[Exercise set]
1) From the reflection on touch, write out word for word the stretch from "If anyone from" through "Exhilarating and MESSY!".
2) According to the reflection on touch, how many years did the writer teach elementary Art before moving to high school Ceramics?

Reflections on Touch | December 30s

Below are two reflections on Touch from CMC members within the Advent/Christmas theme "Do you sense what I sense?"

Megan Stauffer-Miller
Scriptures: 1 Samuel 2:26, Luke 2 :41-52

Clay: volcanic rock decomposed by reactions with water.  Imagine holding these seemingly unrelated materials in your cupped hands… ROCK and WATER... for millennia.  Time passes.  You’re left with clay: pliable when wet, brittle when dry, strengthened or destroyed by exposure to extreme heat, vulnerable to unseen impurities, impenetrable (kind of), vessel of nourishment, agent of artistry.

This material, when it’s potential was discovered, propelled humanity in a new direction.  It’s Biblical references are many and integral to our creation story. Humanity formed from the Heavens (Breath of God) and “dust of the ground”.

But these thoughts, these ideas are for the thinkers: theologians, artists, scientists, philosophers, those cerebral types.  Sure, I listen to NPR, I’ll dabble in some heady conversation, but to be honest I’d rather just dig my hands into something.  For some of you it may be helpful to know that I, as of this school year, am teaching high school Ceramics after teaching elementary Art for 17 years.  My district is “economically disadvantaged” and minorities are the majority.

Picture a teenager you’re familiar with, hypothetically hold their hands in yours (awkward right?) pliable, brittle, strengthened or destroyed when exposed to extremes, vulnerable to unseen impurities, impenetrable (kind of), high energy, agents of creativity.  A Ceramics classroom is the intersection of these commodities; “dust of the ground” and the “fountain of youth.”

If anyone from the Ohio Department of Education is here, the objective of my Ceramics I and II Course is: To create opportunities for students to interact with ceramics, their own and others, in an informed thoughtful manner.  What that looks like in daily practice is: managing cell phones, new sneakers, dry skin, poverty, raging hormones, manicures, fights, drugs. Oh...and the nuances of working with clay: how it smells, sounds, looks and FEELS!  It’s a messy business.  Exhilarating and MESSY!

After 17 years in my elementary position I came to realize the challenge of my job had become finding ways to be challenged.  It was familiar and steady.  A move to working with High School students was within my skill set but change would hopefully provide NEW challenges and spur fresh thoughts and ideas.  Groveport Madison High School has not let me down…

One of these developing ideas is how humans come to understand cause and effect, specifically in regards to touch.  Apparently sensitivity to how hands and tools create immediate and lasting change in the malleable surface of clay are not intuitive.  COMPLETELY NEW THOUGHT TO ME: students may not approach clay with delicacy when delicacy is called for and strength when a firm touch is called for.  The effect of a curved metal rib, a fingernail, a wooden straight edge, the soft pad of a finger, a spinning wheel, the cradle of a palm connecting with clay can be demonstrated, discussed, lectured, and viewed. Until it is touched...felt... the experience cannot be fully realized.

[Supplied material]
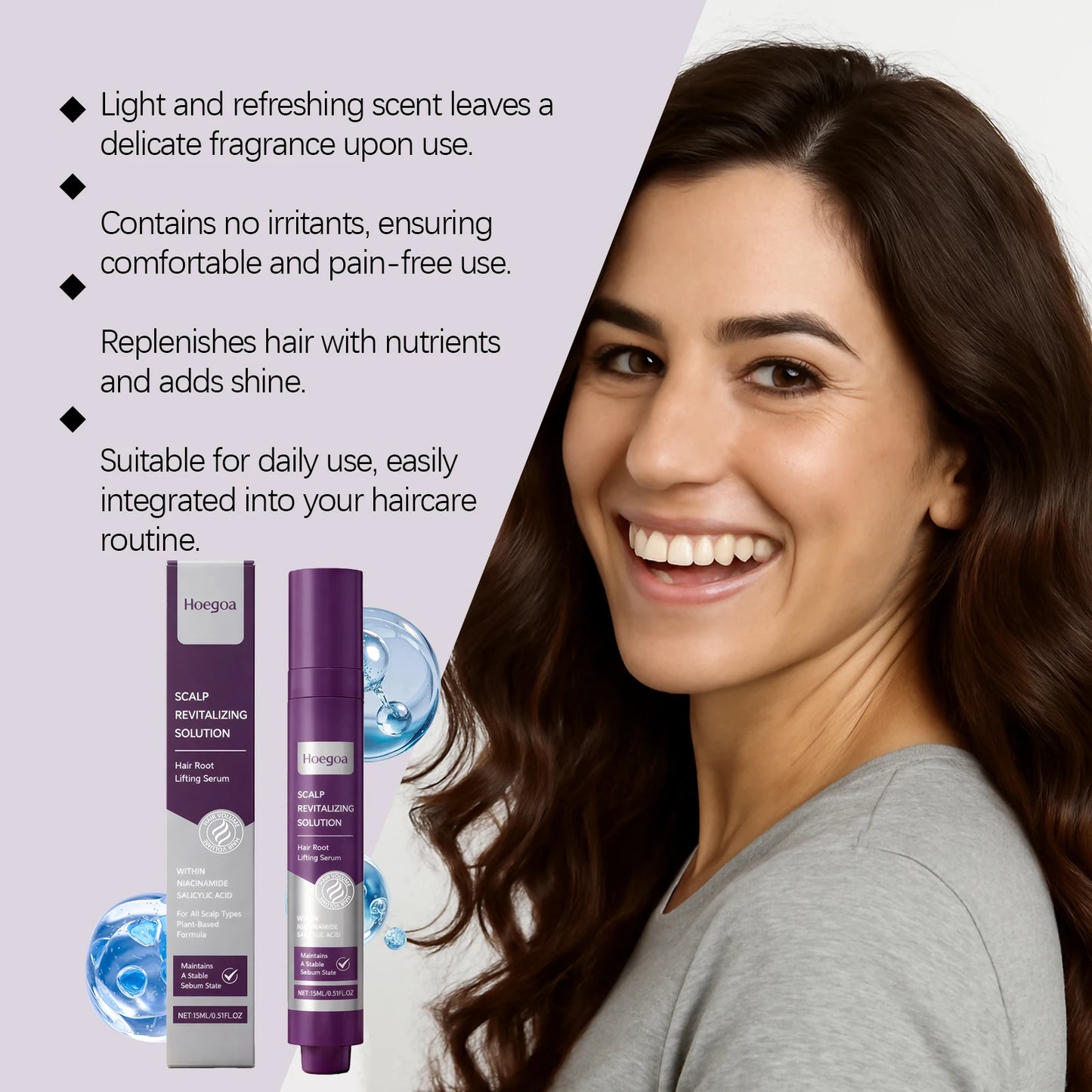 THICKROOT™ Root Lifting Serum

[Answers to the exercise]
1)
If anyone from the Ohio Department of Education is here, the objective of my Ceramics I and II Course is: To create opportunities for students to interact with ceramics, their own and others, in an informed thoughtful manner.  What that looks like in daily practice is: managing cell phones, new sneakers, dry skin, poverty, raging hormones, manicures, fights, drugs. Oh...and the nuances of working with clay: how it smells, sounds, looks and FEELS!  It’s a messy business.  Exhilarating and MESSY!

2) 17 years.